Holiday Cookie #1: Buckeye Bark

Tonight I found a recipe for Buckeyes but in bark form. Given that my mom's from Ohio (Lima, setting of Glee!), and my husband LOVES peanut butter and chocolate, I gave it a shot with my own twist.

Buckeye Bark

Ingredients:
10 oz. Ghiradelli 60% Chocolate Baking Chips
2 teas coconut oil
5 oz smooth peanut butter
2 Tbs butter, melted
1/2 c + 2 Tbs powdered sugar
1/4 teas vanilla extract 
Sprinkle of sea salt (optional)

Directions:
1. Prep an 8" square pan by lining with parchment paper
2. Chocolate Layer #1: Melt 1/2 the chocolate with 1 teas coconut oil in the microwave.
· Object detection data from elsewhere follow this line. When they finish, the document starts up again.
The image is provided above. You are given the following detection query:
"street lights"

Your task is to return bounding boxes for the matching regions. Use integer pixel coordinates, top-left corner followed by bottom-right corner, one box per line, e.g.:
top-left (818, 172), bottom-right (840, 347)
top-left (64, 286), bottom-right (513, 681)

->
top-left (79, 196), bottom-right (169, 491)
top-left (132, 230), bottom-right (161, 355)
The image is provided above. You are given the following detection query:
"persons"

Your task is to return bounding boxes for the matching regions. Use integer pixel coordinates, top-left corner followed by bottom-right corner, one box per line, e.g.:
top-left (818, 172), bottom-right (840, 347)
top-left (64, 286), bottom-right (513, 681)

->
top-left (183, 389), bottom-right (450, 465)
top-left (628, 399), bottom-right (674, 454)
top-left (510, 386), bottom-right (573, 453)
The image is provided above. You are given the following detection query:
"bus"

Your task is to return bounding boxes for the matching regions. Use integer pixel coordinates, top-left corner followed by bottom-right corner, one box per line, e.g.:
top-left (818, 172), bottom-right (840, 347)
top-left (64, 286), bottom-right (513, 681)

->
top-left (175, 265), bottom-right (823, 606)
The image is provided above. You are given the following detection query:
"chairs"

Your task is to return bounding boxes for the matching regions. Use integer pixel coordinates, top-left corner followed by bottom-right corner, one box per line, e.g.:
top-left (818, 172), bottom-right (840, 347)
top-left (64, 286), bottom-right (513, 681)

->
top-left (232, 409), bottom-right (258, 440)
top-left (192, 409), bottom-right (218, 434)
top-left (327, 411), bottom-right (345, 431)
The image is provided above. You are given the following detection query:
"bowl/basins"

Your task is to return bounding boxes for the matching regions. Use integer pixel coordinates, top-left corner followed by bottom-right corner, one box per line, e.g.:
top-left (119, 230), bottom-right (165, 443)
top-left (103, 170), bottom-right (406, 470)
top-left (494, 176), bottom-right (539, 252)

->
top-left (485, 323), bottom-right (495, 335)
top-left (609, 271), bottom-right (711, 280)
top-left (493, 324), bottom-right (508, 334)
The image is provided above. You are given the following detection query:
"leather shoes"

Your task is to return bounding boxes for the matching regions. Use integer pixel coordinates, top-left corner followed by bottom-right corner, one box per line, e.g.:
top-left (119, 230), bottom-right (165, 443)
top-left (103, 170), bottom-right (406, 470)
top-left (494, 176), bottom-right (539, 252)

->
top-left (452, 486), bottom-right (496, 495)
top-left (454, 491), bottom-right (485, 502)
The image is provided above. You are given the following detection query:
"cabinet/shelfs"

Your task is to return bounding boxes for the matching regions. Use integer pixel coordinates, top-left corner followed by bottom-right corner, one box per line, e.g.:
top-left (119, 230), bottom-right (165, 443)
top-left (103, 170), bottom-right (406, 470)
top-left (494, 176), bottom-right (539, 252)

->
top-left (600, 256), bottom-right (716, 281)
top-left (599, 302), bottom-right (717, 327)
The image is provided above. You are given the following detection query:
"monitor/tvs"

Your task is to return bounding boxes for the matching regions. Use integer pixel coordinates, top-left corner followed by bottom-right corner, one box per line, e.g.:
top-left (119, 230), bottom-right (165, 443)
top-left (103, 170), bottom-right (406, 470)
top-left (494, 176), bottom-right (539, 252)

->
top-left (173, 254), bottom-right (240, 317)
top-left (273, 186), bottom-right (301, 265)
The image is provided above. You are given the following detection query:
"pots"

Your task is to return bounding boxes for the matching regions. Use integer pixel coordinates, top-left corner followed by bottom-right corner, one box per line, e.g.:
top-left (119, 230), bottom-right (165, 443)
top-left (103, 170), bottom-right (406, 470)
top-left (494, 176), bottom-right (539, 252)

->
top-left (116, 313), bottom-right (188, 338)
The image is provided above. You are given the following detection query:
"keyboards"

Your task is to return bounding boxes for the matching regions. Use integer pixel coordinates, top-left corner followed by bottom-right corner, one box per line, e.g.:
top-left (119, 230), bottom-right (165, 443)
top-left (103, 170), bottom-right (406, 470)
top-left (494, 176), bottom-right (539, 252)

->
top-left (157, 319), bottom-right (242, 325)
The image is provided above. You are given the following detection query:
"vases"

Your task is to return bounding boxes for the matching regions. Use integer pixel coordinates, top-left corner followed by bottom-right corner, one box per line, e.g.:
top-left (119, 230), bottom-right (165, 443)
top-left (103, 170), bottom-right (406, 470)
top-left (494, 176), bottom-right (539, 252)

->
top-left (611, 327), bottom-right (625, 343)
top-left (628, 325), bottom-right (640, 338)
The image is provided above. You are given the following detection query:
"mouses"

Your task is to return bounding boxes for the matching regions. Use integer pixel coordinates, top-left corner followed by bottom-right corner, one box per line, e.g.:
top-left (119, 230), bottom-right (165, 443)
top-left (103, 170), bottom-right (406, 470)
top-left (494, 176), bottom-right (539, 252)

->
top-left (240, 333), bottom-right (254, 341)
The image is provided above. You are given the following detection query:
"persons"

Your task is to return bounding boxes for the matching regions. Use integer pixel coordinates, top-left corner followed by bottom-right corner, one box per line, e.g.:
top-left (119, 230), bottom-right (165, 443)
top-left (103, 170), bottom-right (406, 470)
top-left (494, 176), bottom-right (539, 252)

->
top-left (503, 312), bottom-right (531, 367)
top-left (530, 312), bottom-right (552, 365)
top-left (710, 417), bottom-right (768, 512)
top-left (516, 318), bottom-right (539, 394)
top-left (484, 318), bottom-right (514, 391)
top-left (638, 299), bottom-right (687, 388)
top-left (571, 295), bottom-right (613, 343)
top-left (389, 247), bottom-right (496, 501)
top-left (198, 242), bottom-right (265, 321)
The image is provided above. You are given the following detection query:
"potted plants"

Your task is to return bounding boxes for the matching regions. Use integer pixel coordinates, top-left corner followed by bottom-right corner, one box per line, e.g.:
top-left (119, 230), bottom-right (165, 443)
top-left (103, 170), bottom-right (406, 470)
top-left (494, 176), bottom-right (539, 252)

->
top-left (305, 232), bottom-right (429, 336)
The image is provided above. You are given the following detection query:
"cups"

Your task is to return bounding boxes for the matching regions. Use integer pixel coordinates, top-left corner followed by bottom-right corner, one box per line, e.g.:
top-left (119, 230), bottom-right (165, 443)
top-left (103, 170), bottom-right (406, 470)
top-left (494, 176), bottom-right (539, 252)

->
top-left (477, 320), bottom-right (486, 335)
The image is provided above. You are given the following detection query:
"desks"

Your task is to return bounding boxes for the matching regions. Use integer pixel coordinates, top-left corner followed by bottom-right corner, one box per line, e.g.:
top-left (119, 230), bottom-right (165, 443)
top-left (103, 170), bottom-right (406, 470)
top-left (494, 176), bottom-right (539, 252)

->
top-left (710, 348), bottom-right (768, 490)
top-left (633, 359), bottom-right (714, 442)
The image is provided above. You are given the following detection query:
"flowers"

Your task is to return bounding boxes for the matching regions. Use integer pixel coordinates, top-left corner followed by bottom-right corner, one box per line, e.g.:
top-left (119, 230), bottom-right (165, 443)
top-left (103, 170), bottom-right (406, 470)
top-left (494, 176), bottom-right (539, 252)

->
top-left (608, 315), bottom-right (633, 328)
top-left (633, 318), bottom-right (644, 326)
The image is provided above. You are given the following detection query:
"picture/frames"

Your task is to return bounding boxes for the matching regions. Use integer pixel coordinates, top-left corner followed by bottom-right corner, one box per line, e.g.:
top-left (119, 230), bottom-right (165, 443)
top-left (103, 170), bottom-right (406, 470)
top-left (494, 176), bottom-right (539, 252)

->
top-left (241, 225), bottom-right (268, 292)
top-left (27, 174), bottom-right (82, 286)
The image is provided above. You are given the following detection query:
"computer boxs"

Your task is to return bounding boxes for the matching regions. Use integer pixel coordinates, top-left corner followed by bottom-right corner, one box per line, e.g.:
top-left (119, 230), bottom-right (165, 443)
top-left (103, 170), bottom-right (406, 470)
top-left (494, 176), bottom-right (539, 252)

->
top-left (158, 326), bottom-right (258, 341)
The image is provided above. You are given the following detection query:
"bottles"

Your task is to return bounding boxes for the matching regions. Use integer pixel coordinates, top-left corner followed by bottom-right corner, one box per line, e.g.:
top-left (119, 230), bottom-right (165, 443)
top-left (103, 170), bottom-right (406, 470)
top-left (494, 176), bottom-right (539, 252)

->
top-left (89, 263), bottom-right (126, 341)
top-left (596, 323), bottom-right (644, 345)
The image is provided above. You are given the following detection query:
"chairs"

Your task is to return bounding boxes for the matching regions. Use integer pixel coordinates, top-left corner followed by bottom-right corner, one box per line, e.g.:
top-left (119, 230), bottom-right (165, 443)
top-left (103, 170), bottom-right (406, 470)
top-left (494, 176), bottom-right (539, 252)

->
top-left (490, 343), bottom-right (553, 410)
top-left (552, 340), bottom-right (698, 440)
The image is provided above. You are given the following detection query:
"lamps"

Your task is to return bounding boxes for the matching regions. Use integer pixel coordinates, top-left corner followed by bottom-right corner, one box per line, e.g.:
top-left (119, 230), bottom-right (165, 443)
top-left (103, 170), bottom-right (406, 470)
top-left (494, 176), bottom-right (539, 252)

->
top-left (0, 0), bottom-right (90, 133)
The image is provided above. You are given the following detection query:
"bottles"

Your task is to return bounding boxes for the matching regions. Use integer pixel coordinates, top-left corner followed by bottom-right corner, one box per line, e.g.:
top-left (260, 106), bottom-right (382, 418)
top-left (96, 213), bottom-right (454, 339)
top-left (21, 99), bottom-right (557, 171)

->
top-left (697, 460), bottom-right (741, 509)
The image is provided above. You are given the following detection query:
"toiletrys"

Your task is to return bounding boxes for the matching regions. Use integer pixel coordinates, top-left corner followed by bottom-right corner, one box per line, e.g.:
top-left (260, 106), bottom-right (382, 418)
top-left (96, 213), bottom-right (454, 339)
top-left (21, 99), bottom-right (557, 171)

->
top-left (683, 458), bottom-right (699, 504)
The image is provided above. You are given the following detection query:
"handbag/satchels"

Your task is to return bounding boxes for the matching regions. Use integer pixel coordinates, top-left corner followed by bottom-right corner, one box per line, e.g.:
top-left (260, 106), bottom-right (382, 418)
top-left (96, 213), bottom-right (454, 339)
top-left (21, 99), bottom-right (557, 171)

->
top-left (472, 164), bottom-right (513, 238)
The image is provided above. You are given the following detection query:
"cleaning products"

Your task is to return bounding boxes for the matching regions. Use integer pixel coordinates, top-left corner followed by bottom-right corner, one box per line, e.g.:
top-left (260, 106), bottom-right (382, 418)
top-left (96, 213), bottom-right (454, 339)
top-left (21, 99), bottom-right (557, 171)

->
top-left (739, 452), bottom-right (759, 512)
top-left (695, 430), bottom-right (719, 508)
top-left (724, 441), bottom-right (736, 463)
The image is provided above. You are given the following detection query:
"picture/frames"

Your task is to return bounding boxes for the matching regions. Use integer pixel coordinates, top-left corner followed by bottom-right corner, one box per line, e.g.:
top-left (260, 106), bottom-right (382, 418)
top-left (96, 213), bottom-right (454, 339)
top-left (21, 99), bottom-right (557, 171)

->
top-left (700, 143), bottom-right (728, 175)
Start with 30 seconds, stir and add time in short intervals until almost melted. Once at that point, take the chocolate out and stir until melted. Add in 1 Tbs of powdered sugar. Pour into the pan and put into the freezer. 
3. Peanut Butter Layer: In a mixing bowl, beat together the peanut butter, melted butter, powdered sugar, and vanilla. Once the chocolate is hardened, spread the peanut butter mixture on top of the first chocolate layer. Refeeze. 
4. Chocolate Layer #2: Melt the rest of the chocolate with 1 teas coconut oil in the microwave, using the same process as before. Once melted, add the last Tbs of powdered sugar. Pour over the peanut butter layer. If you choose, lightly sprinkle a bit of sea salt over the top. Refeeze. 
5. Once solid, take out and cut into 16 pieces. Store in the refrigerator until consumed. 

Notes: 
• The coconut oil helps the chocolate harden in the freezer, and keeps it more hardened as you store in the fridge.
• You can choose to use milk chocolate chips, but if you do, eliminate the Tbs of powdered sugar that goes in the chocolate. 




2 comments:

  1. We love traditional buckeyes. This will be a first to try.

    ReplyDelete
  2. I will say that it may be worth mixing the darker chocolate with a bit of milk chocolate. It was a tad too bitter for my taste. Let me know how yours turn out!